### [WORK REQUIRED]
Copy out the listing that follows exactly, dropping every picture.

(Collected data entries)
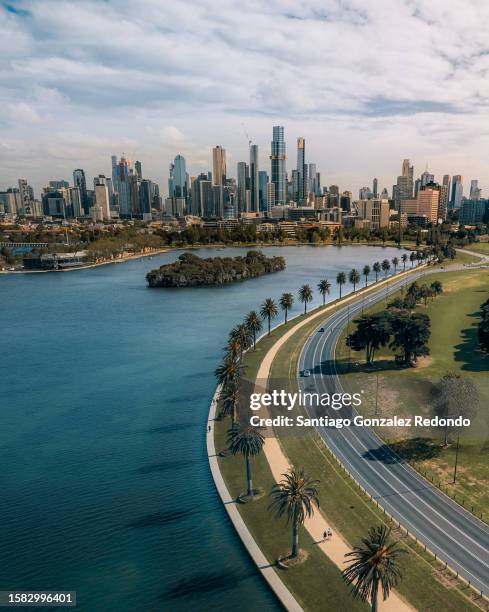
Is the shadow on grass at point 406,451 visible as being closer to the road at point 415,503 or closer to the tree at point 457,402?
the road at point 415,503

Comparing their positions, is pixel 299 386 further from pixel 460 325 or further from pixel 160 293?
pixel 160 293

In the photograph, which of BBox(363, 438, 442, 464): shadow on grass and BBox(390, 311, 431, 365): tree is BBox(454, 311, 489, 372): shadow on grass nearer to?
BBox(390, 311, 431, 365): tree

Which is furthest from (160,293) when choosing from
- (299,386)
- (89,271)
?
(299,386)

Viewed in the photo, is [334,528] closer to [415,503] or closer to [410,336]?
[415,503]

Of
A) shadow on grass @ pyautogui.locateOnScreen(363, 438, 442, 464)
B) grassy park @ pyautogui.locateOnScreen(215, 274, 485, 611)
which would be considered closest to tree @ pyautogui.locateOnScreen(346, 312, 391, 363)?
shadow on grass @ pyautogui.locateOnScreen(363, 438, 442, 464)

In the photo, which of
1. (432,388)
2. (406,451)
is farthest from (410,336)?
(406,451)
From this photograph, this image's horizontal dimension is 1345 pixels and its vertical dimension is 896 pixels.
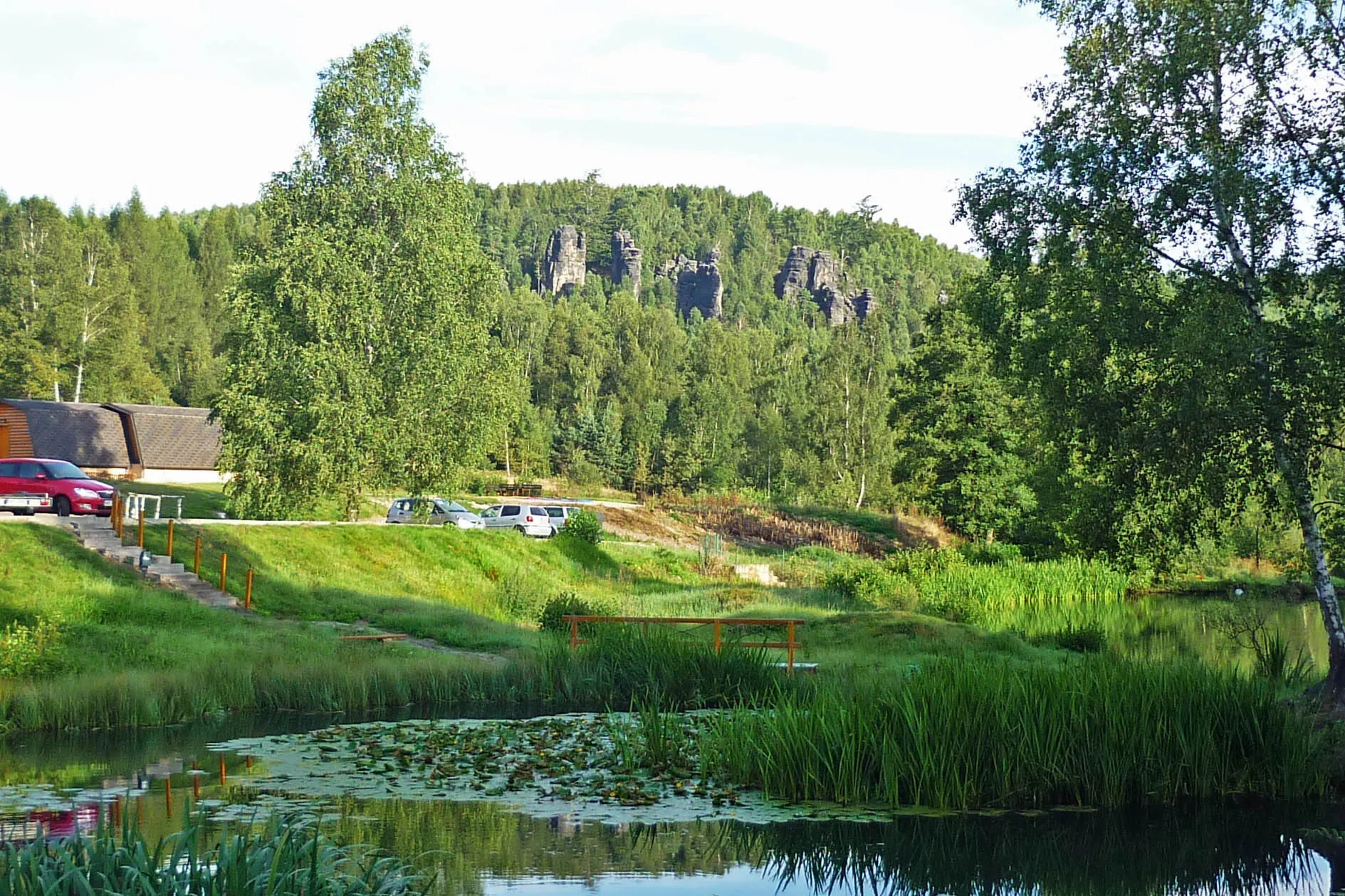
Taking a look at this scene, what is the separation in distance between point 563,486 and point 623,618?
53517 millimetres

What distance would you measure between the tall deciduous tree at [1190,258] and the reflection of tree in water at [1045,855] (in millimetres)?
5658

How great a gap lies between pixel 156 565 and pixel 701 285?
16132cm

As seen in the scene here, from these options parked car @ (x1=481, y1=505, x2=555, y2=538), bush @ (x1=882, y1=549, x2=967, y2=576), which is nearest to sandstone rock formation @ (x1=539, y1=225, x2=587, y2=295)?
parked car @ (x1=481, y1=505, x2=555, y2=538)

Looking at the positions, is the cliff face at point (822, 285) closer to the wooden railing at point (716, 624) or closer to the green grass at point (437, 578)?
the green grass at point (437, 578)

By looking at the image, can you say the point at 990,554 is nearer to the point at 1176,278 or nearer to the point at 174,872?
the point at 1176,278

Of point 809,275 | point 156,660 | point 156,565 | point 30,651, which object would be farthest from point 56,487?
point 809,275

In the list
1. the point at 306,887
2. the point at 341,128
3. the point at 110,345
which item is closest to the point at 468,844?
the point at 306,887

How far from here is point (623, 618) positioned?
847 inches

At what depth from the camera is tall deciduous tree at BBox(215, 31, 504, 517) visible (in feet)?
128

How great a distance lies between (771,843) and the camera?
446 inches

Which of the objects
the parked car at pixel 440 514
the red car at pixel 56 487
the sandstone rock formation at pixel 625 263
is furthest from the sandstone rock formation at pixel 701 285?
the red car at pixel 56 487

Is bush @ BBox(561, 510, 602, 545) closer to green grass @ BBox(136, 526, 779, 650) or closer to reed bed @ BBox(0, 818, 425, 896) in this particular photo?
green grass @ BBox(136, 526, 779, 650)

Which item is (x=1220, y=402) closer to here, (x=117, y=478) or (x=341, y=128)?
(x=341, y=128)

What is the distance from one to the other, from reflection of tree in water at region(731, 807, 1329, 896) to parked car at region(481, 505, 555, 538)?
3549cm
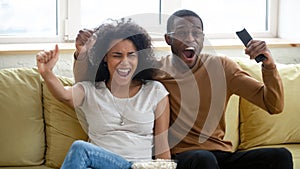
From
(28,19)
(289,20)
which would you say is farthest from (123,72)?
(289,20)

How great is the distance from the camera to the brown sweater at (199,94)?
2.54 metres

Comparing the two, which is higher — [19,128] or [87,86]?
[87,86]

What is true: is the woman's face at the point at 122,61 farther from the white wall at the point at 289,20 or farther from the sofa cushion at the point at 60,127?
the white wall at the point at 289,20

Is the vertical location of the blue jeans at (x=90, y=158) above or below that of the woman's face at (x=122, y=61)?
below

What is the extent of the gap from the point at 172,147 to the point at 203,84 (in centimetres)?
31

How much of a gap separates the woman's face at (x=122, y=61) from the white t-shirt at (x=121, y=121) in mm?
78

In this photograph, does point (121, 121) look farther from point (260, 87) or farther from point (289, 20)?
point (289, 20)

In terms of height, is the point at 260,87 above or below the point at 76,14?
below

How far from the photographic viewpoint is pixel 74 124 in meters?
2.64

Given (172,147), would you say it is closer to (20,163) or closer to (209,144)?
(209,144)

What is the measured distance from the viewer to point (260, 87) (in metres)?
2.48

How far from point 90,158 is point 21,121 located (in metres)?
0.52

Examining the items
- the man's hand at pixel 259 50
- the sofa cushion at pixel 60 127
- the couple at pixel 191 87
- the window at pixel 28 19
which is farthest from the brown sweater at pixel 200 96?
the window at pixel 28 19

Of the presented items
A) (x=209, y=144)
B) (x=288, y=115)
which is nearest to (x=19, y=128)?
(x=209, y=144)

### [CORRECT OUTPUT]
Is the shadow on grass at point 406,451 visible as being closer to the road at point 415,503 or closer to the tree at point 457,402?
the road at point 415,503

Comparing their positions, is pixel 299 386 further from pixel 460 325 or further from pixel 160 293?
pixel 160 293

In the photograph, which of BBox(363, 438, 442, 464): shadow on grass and BBox(390, 311, 431, 365): tree is BBox(454, 311, 489, 372): shadow on grass nearer to?
BBox(390, 311, 431, 365): tree

Which is furthest from (160,293) when choosing from
- (299,386)
- (89,271)
?
(299,386)

Viewed in the photo, is [334,528] closer to [415,503] or closer to [410,336]?
[415,503]

Of
A) shadow on grass @ pyautogui.locateOnScreen(363, 438, 442, 464)
B) grassy park @ pyautogui.locateOnScreen(215, 274, 485, 611)
which would be considered closest to tree @ pyautogui.locateOnScreen(346, 312, 391, 363)?
shadow on grass @ pyautogui.locateOnScreen(363, 438, 442, 464)

In the photo, which of
1. (432,388)
2. (406,451)
is farthest from (410,336)?
(406,451)
From this photograph, this image's horizontal dimension is 1345 pixels and its vertical dimension is 896 pixels.
Taking a look at this scene, what is the separation in distance between point 563,486 and point 623,618?
53517 millimetres

What distance would you measure between the tall deciduous tree at [1190,258] and the reflection of tree in water at [1045,855] (in millimetres)?
5658

How great a gap lies between pixel 156 565 and pixel 701 285?
16132cm

As seen in the scene here, from these options parked car @ (x1=481, y1=505, x2=555, y2=538), bush @ (x1=882, y1=549, x2=967, y2=576), which is nearest to sandstone rock formation @ (x1=539, y1=225, x2=587, y2=295)?
parked car @ (x1=481, y1=505, x2=555, y2=538)

Looking at the positions, is the cliff face at point (822, 285) closer to the wooden railing at point (716, 624) or closer to the green grass at point (437, 578)?
the green grass at point (437, 578)

By looking at the image, can you say the point at 990,554 is nearer to the point at 1176,278 or nearer to the point at 174,872?
the point at 1176,278

Of point 809,275 | point 156,660 | point 156,565 | point 30,651, which object would be farthest from point 56,487?
point 809,275

In the list
1. the point at 306,887
2. the point at 341,128
3. the point at 110,345
which item is closest to the point at 468,844?
the point at 306,887

How far from here is point (623, 618) positioned?
847 inches

At what depth from the camera is tall deciduous tree at BBox(215, 31, 504, 517) visible (in feet)?
128

How great a distance lies between (771,843) and the camera?
446 inches

Which of the objects
the parked car at pixel 440 514
the red car at pixel 56 487
the sandstone rock formation at pixel 625 263
is furthest from the sandstone rock formation at pixel 701 285?
the red car at pixel 56 487

Is bush @ BBox(561, 510, 602, 545) closer to green grass @ BBox(136, 526, 779, 650) or closer to reed bed @ BBox(0, 818, 425, 896) in this particular photo?
green grass @ BBox(136, 526, 779, 650)

Which item is (x=1220, y=402) closer to here, (x=117, y=478) or (x=341, y=128)?
(x=341, y=128)

What is the distance from one to the other, from reflection of tree in water at region(731, 807, 1329, 896) to parked car at region(481, 505, 555, 538)?
3549cm
From
(28,19)
(289,20)
which would you say is farthest from (123,72)?
(289,20)

How great is the distance from the camera to the brown sweater at (199,94)?
2.54 metres

Comparing the two, which is higher — [19,128] or [87,86]?
[87,86]

What is true: is the woman's face at the point at 122,61 farther from the white wall at the point at 289,20 or farther from the sofa cushion at the point at 60,127?
the white wall at the point at 289,20

Is the vertical location of the blue jeans at (x=90, y=158) above or below that of the woman's face at (x=122, y=61)?
below

What is the extent of the gap from the point at 172,147 to the point at 203,84 (in centimetres)?
31

How much of a gap separates the woman's face at (x=122, y=61) from the white t-shirt at (x=121, y=121) in mm?
78

In this photograph, does point (121, 121) look farther from point (260, 87) or farther from point (289, 20)?
point (289, 20)

In terms of height, is the point at 260,87 above or below the point at 76,14?
below

How far from the photographic viewpoint is pixel 74 124 in meters?
2.64

Given (172,147), would you say it is closer to (20,163) or closer to (209,144)?
(209,144)

What is the measured distance from the viewer to point (260, 87) (in metres)?
2.48

How far from point 90,158 is point 21,121 located (in metres)?
0.52

Examining the items
- the man's hand at pixel 259 50
- the sofa cushion at pixel 60 127
- the couple at pixel 191 87
- the window at pixel 28 19
which is farthest from the brown sweater at pixel 200 96?
the window at pixel 28 19

Of the presented items
A) (x=209, y=144)
B) (x=288, y=115)
which is nearest to (x=19, y=128)?
(x=209, y=144)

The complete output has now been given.